I was asked a bit about my experience at a luncheon with some church members yesterday. They all asked really good questions, but one of them surprised me: "Did you have a friend over there?" I've gotten this question a few times, but usually it's dripping with amusement, and it's generally taken to mean, "Did you meet anyone special over there?" I usually ask, "Like a boyfriend?" The answer is most often a twinkle in the eye. Then I answer accordingly. This woman clarified, "No... like a friend." She was asking if I had honestly made one friend in Bulgaria. I was flabbergasted. Three years? No friends? I think I would have shot myself.

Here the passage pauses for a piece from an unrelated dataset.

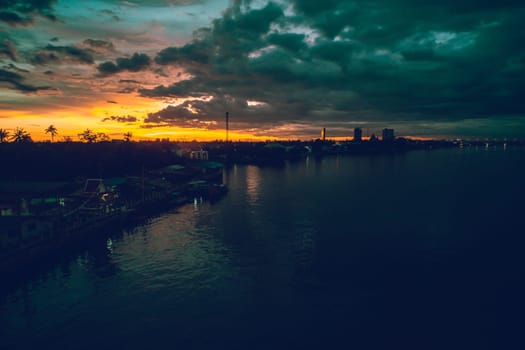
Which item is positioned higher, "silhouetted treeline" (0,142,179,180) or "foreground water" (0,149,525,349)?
"silhouetted treeline" (0,142,179,180)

I certainly wouldn't have stayed for long. Two of the three goals of Peace Corps center around making friends. Who can live without friends? I must be careful, however. The more critical I get about the questions that are asked of me, the more I find myself asking the same questions I criticize others for. We all ask questions that seem perfectly reasonable to us but can come off a bit strange to the other person.
Friendship is something that I've thought a lot about over the past few days. While in Bulgaria, I always missed my friends over here in the states. And I always thought that the number of friends I have stateside are more numerous than the number of friends in Bulgaria. I would think, "I can't wait to get back, so that I can be with all my friends." Coming here, I've realized that a lot of my friends are actually on the other side of an ocean. I guess I over-calculated the number of friends I have in the states. Or it's that we're spread out, and it's hard to keep in touch - even in the same state. Bulgaria just felt so small and more cozy. I certainly had more cordial relationships with my acquaintances. Ah, small town life. I miss it. But I certainly treasure my friends here. I'm a lucky girl. I get to miss friends in different parts of the world.